§ OBJECTIF
Prolongez le texte sur la diphtongaison en français québécois en reprenant juste après sa dernière phrase.

§ EXTRAIT DU TEXTE

|---|

L’une des particularités du français québécois, c’est la façon dont on prononce certains mots. Rien de nouveau me direz-vous. Non effectivement, mais est-ce que vous saviez qu’on prononce certaines voyelles sans même s’en rendre compte? C’est ce qu’on appelle la diphtongaison.Ce beau grand mot signifie simplement qu’on change de voyelle en cours de prononciation dans une seule et même syllabe.
Un texte de Mylène Roy – Dossier Éducation
Par exemple, certains Québécois et certaines Québécoises prononcent le mot fête [fait]. Donc, on prononce le [a] puis on glisse vers le [i], [fait]. Même chose pour le mot peur où on prononce [a] puis [oe], je répète [paoeʀ]. Comme c’est un fait assez courant et qu’on ne contrôle pas, on le repère quand on se compare avec une autre variété du français. Si on compare la prononciation québécoise du mot fête et celle du français hexagonal, on entend la distinction. La population française prononce [fɛt] sans la diphtongaison, on entend tout de suite la différence entre [fɛt] et [fait]. C’est la même chose pour le mot peur qui est prononcé [poeʀ] en France et [paoeʀ] ici au Québec.
Je vous entends déjà me demander « Comment ça se fait qu’on diphtongue comme ça nous autres, là ? », ce à quoi je répondrai que c’est l’allongement des voyelles qui permet la diphtongaison. Autrement dit, c’est le fait que certaines voyelles soient prononcées avec une durée plus longue qui rend propice le fait qu’on en prononce une autre, parce qu’en les allongeant, ça fait en sorte qu’elles peuvent être relativement instables.

|---|

§ MATÉRIEL

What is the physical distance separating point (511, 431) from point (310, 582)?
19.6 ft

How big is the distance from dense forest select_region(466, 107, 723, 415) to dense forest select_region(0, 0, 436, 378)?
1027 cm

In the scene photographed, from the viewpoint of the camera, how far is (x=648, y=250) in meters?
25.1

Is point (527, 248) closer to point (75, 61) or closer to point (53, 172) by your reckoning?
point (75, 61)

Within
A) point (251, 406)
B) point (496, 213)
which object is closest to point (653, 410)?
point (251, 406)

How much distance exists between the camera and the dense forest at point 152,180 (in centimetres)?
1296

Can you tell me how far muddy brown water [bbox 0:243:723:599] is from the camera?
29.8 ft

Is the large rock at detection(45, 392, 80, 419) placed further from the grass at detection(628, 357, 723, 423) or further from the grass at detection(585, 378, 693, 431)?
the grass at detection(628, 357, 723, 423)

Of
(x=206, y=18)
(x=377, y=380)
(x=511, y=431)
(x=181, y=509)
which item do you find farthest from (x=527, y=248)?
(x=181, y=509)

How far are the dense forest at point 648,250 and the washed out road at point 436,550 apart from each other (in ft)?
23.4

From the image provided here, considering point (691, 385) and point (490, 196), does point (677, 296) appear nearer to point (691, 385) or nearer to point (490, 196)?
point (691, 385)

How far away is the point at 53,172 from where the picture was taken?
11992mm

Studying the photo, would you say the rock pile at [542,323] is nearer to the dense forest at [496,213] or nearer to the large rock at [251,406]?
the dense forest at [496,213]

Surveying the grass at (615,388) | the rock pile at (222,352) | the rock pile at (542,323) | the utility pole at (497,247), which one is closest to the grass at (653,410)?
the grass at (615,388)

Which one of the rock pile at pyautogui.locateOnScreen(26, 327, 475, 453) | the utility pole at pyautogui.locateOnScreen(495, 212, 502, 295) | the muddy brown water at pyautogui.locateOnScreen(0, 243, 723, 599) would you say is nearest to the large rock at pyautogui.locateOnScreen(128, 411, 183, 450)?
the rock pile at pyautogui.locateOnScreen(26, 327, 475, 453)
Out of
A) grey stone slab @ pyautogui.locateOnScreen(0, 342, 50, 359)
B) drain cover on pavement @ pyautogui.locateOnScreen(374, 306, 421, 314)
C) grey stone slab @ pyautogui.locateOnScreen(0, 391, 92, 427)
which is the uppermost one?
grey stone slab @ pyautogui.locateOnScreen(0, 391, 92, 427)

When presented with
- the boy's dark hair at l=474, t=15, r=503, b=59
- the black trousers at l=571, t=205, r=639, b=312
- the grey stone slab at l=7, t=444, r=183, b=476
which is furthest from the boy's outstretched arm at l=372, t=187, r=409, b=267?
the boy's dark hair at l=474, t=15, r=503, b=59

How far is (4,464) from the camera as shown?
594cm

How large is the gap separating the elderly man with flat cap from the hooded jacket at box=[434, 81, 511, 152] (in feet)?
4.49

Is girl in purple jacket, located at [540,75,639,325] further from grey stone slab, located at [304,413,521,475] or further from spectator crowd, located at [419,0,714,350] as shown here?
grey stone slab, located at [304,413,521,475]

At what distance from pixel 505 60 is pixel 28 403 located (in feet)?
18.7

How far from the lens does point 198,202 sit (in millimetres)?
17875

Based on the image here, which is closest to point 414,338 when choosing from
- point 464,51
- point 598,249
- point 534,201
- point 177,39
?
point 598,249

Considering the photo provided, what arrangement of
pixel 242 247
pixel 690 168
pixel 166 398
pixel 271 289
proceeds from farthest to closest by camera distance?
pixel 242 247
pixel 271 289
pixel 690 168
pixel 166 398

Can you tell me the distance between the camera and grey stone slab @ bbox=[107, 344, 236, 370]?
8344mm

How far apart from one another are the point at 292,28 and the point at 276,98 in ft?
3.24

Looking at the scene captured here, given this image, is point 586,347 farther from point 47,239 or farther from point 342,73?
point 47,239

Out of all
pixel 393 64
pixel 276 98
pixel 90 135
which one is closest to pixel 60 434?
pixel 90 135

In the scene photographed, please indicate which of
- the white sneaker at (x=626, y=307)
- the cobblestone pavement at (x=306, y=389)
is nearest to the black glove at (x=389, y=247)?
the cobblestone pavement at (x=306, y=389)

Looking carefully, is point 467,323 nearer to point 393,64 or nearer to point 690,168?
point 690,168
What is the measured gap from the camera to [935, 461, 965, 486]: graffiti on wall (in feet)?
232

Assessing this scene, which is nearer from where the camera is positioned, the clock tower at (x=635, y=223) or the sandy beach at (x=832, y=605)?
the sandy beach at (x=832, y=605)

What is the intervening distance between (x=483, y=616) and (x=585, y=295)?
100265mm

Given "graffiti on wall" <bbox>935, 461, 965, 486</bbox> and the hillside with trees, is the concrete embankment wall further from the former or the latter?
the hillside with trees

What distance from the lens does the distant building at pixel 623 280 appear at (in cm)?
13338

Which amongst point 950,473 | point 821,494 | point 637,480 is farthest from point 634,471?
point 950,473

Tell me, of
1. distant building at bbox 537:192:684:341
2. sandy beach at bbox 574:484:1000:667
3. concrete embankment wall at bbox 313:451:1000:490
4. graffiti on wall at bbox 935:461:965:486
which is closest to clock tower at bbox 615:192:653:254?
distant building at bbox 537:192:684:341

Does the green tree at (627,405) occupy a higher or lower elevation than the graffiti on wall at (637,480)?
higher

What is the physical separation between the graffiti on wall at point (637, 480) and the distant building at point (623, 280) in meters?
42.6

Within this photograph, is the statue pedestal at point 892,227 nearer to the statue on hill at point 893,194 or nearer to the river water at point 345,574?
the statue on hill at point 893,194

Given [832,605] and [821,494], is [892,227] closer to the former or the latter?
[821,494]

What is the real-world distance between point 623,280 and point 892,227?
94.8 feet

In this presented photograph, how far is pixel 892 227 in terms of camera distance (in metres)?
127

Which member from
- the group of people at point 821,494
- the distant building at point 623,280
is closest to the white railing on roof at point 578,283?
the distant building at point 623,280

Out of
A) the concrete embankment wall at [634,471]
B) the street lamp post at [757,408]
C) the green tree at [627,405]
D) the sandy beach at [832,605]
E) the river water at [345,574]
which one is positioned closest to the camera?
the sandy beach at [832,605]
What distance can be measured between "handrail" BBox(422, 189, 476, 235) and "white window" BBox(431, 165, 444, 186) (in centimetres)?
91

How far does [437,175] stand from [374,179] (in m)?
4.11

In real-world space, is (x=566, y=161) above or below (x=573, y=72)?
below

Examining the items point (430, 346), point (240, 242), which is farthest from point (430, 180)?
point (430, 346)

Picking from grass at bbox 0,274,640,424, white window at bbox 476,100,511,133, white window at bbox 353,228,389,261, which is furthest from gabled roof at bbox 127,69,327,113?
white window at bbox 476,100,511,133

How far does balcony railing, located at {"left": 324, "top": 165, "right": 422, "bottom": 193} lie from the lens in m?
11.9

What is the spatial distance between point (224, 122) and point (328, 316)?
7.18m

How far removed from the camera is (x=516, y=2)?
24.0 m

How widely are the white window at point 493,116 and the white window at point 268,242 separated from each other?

|---|

§ RÉSULTAT OBTENU
Attention, ce n’est pas parce qu’on ne prononce pas le même mot de la même façon qu’en France que notre prononciation est fautive. Les sons ont simplement évolué différemment dans les deux régions, ce qui est normal vu le peu de contact entre la France et la Nouvelle-France après la Conquête britannique en 1763. Ce qui explique qu’il y ait des diphtongues en français québécois, c’est le fait que les voyelles longues du français classique ont été conservées ici alors qu’en France, la prononciation des voyelles est devenue brève pour la plupart. Donc, le phénomène de la diphtongaison n’est pas récent dans la langue française. Il y en avait déjà dans le français du 12e et 13e siècle, qu’on appelle l’ancien français. À l’époque, il y avait même des triphtongues, c’est-à-dire qu’il y avait trois voyelles qui étaient prononcées à la place d’une seule. La graphie de certains mots témoigne, encore aujourd’hui, de ces phénomènes, par exemple, les mots avec une terminaison en -eau comme beau ou encore le [a] et le [i] dans le mot faire qui se prononce maintenant [ɛ].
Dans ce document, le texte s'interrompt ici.